京都市の西部、梅宮大社や松尾大社から真南に7kmほど行ったところに、向日市がある。日本で三番目に面積の小さな市だが、この地の向日山を軸にして、その左右に長岡京の左京と右京が広がっていた。
この地への遷都を提唱し、遷都の最高責任者だった藤原種継は、母親が秦氏で、子供の頃は、母の実家のある大原野で過ごしていた。
大原野というのは、向日山の西、4キロ弱のところで、紫式部の氏神である大原野神社が鎮座している。

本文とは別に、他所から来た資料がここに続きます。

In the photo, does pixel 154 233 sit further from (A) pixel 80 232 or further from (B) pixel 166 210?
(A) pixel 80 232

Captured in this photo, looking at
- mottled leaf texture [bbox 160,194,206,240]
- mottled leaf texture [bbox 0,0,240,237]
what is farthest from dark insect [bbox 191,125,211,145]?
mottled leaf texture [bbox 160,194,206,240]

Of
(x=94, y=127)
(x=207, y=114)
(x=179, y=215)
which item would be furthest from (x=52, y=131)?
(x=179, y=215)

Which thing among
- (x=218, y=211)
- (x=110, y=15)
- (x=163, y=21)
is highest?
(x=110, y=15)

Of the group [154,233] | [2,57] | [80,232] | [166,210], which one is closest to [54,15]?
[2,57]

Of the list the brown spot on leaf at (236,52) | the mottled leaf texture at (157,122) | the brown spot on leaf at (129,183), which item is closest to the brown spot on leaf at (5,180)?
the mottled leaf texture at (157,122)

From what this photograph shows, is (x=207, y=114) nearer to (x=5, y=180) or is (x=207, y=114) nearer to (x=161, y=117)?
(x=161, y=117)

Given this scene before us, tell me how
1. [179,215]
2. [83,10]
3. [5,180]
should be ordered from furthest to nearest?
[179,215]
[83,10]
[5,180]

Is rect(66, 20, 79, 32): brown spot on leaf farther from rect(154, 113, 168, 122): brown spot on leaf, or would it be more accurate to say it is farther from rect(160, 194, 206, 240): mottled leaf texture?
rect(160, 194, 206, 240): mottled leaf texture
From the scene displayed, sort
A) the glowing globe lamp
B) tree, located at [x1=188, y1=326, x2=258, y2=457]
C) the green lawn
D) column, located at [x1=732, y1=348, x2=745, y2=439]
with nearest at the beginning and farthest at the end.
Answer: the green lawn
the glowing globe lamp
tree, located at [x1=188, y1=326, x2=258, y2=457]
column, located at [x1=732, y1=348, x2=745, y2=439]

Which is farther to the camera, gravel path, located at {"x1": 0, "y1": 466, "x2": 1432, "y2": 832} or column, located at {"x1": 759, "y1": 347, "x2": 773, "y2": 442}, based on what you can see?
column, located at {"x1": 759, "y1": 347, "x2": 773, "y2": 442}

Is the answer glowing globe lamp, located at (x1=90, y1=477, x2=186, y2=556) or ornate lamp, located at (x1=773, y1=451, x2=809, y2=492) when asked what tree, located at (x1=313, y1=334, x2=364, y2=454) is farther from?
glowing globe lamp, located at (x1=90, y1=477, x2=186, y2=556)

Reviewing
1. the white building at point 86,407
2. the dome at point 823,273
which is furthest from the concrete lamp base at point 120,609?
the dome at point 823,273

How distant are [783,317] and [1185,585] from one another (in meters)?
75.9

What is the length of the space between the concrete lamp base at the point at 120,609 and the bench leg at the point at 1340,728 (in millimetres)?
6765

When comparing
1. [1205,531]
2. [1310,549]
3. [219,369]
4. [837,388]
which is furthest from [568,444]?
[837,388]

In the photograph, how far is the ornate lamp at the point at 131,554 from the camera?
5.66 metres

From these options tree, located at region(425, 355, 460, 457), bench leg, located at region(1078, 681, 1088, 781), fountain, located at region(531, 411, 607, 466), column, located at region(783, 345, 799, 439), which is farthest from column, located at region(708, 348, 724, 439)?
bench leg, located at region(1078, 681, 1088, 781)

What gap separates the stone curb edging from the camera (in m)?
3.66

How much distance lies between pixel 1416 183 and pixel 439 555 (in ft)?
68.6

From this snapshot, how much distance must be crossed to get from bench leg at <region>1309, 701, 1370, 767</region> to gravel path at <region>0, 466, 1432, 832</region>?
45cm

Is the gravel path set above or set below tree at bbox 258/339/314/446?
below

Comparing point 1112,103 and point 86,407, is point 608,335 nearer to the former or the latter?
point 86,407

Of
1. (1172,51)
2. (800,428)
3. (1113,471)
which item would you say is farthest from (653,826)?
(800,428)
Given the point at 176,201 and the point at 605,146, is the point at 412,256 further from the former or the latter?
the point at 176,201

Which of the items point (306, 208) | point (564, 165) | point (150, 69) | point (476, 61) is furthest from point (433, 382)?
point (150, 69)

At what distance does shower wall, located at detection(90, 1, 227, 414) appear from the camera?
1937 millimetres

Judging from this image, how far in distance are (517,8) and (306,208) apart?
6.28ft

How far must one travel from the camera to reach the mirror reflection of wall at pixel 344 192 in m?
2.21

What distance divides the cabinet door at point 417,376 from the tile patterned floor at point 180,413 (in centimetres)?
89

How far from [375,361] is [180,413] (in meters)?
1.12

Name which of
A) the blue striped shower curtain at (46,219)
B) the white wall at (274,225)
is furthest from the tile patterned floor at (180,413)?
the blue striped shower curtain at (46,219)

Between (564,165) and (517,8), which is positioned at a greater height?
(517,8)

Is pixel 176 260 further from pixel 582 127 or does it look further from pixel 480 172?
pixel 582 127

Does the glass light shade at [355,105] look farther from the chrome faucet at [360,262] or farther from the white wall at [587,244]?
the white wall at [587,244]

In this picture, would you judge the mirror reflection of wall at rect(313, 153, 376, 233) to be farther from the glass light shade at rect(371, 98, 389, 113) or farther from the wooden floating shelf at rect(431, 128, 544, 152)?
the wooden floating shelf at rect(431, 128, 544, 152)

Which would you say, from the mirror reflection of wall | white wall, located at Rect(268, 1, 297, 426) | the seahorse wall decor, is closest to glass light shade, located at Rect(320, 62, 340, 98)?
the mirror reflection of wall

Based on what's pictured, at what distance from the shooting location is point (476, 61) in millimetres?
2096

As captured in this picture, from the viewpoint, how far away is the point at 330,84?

しかし、長岡京建設途中で藤原種継は暗殺され、暗殺の首謀者として、大伴氏、佐伯氏、多治比氏(後に、菅原道眞の怨霊を最初に説いた多治比文子の氏族)、そして、桓武天皇の同父同母の弟である早良親王が捕らえられ、処罰された。
この事件は、藤原氏による大伴氏など政敵追い落としの陰謀だと言われることがある。
一方、藤原四家のうち、藤原式家と藤原北家の勢力争いが背後にあったと考えることもできる。
というのは、藤原種継は、藤原四家のうち藤原式家だった。藤原式家は、藤原百川が、女帝の第48代称徳天皇が皇嗣を定めないまま崩御した際、天智系の白壁王(のちの第49代光仁天皇)擁立に尽力し、光仁天皇の息子である桓武天皇即位への道を作り、藤原百川の兄である藤原良継の娘、藤原乙牟漏が桓武天皇の妃となり、第51代平城天皇を産む。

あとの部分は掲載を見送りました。